現物効果とは「イメージや概念よりも現物を見た方がすぐに分かりやすい」という人間の心理

スポンサーリンク

 

「現物効果」とは、人に話したりイメージをさせるよりも、現物を見せた方が理解をしやすいという心理を利用したテクニックです。
つまり、人は話やイメージをさせるよりも実物を見せた方が理解しやすいのです。
日本では昔から「百聞は一見に如かず」という諺がありますが、まさにこのことだと言えます。

 

 

この「現物効果」は、相手の目に見える形で使います。
例えば、仕事の商談ではパワーポイントやスクリーンを使うのではなく、実際にどんな物を作ったのか、試作したのかを相手に見せることで、しっかりと理解してもらうのです。

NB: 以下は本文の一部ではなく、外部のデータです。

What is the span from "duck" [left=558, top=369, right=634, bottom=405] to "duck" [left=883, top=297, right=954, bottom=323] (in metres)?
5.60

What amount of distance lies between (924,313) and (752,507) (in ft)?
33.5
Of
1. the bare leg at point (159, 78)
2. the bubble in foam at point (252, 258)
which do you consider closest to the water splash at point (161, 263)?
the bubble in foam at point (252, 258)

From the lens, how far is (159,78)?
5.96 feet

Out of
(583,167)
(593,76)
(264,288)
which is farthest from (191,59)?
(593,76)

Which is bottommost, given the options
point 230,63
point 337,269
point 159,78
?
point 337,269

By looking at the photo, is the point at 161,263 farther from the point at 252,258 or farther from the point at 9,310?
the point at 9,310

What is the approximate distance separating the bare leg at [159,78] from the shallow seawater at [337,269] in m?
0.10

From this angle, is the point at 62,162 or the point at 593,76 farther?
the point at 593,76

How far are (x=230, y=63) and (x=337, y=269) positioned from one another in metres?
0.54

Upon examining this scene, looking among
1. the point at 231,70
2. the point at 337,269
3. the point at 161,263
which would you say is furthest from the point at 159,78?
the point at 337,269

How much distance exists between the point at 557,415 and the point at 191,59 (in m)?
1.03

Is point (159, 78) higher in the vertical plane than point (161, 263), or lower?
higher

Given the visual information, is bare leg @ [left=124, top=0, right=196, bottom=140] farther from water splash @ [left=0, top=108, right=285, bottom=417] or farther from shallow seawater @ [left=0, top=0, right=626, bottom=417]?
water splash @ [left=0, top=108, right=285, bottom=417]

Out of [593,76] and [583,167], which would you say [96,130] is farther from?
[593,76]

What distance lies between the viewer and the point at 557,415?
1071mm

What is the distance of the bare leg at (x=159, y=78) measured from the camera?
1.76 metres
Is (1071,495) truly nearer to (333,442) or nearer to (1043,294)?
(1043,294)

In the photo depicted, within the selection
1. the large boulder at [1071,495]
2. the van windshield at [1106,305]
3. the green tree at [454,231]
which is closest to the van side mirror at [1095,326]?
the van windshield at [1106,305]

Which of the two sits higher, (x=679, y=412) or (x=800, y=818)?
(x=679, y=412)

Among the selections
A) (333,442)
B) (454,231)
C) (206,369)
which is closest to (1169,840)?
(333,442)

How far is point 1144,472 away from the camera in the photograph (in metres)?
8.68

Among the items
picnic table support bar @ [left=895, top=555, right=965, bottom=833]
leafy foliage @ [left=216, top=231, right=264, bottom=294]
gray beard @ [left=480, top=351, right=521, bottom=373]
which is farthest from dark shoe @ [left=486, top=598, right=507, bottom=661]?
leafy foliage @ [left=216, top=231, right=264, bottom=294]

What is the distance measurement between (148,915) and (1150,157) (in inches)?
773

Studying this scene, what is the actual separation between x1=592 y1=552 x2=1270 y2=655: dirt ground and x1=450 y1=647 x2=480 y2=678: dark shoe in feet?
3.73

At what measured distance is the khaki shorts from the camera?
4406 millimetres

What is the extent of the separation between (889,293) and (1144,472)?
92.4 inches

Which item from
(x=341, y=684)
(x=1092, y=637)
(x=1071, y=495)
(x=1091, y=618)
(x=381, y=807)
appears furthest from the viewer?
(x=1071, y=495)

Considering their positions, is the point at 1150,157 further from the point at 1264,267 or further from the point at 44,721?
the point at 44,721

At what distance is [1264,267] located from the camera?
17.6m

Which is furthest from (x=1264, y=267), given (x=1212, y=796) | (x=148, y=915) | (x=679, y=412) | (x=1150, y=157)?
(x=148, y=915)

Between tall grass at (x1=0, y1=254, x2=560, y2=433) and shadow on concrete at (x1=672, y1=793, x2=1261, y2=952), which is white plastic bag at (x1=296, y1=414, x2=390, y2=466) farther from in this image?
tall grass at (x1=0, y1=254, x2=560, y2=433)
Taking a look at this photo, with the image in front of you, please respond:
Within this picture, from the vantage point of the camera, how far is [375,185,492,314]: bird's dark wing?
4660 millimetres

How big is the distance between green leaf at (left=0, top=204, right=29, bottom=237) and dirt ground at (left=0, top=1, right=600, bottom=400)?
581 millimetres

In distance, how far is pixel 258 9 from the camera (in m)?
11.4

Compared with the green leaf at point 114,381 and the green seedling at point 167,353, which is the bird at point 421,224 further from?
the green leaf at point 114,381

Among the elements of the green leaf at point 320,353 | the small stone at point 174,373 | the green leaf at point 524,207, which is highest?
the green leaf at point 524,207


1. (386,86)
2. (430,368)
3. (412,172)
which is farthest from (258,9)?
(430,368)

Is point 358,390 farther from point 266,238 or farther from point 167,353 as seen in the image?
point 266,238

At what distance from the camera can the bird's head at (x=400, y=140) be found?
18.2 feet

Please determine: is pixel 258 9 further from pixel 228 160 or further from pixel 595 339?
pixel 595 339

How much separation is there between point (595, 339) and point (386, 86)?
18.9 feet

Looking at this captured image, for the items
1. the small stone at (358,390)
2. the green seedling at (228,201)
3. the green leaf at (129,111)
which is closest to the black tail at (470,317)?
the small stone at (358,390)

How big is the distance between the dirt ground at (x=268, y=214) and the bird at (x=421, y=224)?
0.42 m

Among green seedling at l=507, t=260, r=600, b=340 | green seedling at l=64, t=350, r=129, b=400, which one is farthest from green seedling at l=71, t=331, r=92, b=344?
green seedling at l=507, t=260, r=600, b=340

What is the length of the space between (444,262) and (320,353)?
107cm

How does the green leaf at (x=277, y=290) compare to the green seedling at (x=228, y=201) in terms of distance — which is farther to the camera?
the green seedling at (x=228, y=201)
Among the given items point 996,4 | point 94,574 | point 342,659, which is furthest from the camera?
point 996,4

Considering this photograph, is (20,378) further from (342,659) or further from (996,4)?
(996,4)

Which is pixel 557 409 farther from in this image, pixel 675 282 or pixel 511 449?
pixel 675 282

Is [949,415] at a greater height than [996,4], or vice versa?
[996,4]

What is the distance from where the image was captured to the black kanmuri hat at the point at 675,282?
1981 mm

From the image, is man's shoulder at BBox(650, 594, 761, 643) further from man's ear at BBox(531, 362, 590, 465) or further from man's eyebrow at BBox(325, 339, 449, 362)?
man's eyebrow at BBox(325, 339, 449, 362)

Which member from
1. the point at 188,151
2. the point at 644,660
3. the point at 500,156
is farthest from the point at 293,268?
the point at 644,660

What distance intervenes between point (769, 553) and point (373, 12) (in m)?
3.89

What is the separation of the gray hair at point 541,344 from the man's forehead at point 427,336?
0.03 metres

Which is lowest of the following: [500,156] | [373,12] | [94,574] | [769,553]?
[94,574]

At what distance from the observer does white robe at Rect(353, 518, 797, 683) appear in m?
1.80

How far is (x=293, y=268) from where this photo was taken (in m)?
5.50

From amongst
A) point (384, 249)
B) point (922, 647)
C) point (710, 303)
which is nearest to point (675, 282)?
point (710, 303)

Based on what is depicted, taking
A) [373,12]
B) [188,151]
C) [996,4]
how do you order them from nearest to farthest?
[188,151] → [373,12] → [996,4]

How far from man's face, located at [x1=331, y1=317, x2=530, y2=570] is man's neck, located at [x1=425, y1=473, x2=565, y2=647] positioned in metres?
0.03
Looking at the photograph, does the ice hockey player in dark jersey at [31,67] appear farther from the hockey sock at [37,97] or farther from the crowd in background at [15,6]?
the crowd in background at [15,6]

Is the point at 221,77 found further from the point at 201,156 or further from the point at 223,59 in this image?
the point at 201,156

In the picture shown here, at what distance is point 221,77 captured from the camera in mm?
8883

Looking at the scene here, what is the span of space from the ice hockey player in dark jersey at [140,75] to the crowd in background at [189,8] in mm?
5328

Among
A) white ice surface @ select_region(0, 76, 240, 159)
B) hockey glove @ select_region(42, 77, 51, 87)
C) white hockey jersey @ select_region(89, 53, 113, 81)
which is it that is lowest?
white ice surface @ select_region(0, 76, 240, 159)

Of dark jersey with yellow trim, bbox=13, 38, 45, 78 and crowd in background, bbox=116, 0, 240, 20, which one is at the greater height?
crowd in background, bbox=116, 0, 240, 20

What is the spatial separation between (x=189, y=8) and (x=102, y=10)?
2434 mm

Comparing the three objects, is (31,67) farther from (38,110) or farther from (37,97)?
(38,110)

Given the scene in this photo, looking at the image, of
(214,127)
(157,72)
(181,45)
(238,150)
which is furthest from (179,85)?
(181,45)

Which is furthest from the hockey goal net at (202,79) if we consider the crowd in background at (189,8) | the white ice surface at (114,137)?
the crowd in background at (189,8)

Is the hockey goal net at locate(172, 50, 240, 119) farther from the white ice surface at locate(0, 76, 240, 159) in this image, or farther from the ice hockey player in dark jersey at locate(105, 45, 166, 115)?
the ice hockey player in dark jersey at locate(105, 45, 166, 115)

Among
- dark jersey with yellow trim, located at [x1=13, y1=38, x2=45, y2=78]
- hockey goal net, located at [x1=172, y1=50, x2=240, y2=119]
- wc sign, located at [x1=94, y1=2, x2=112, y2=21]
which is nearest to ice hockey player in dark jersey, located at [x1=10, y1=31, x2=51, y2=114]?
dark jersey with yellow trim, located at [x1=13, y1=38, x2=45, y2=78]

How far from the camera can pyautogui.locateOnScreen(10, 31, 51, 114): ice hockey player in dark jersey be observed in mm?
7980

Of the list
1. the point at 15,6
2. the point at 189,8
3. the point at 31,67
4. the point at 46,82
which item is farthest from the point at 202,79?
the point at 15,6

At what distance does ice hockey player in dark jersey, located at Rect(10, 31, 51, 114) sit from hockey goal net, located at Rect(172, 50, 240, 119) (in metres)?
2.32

文字や画像のような物だけでは抽象的な理解になってしまいますから、出来るだけ情報量の多い具体的なデータや現物を見せることで、理解してもらうということです。

 

 

なぜ、現物を見ると人は理解できるのかというと、人は抽象的な理解をしにくい生き物だからです。
また人間の情報収集が視覚情報によるものがほとんどだからです。

人の知覚には、嗅覚や味覚、触覚などがありますが、その中でも1番情報が多いのは視覚情報です。
人間は見た物を理解する能力は長けていますが、言葉やイメージだけで何かを具体的に想像することは難しいのです。

ですから、新製品の企画やデートに恋人や好きな人を連れて行くときも、現物を持っていったり、実際に行ってみたほうが、しっかりと理解しやすくなります。

 

 

この「現物効果」は私達の周りでは、マンションや住宅の展示場などが良い例です。
マンションや住宅は購入するまでイメージしか沸きませんし、家具やドア、キッチンがどんな物で、配置をどのようにするかといったことも考えにくいでしょう。

 

しかし、実際に住宅展示場などで見ると、キッチンの大きさや高さ、フローリングの種類といった実物を見て理解できるのです。
この住宅展示場がなければ、現物を理解する前に購入することが増えてしまうので、消費者にとって買ってみるまでわからないという物になってしまいます。

 

 

この「現物効果」は、仕事の企画や商談であれば、そこに新製品など現物を持っていくことが重要になります。
抽象的に「このような商品があります」と言葉で説明するよりも、「現物」を見せたほうが一瞬でどんなものか商談先の相手も理解できるのです。

現物がある商売をされている方は「百聞は一見に如かず」ということを意識して、現物を見せるという意識を持つようにしましょう。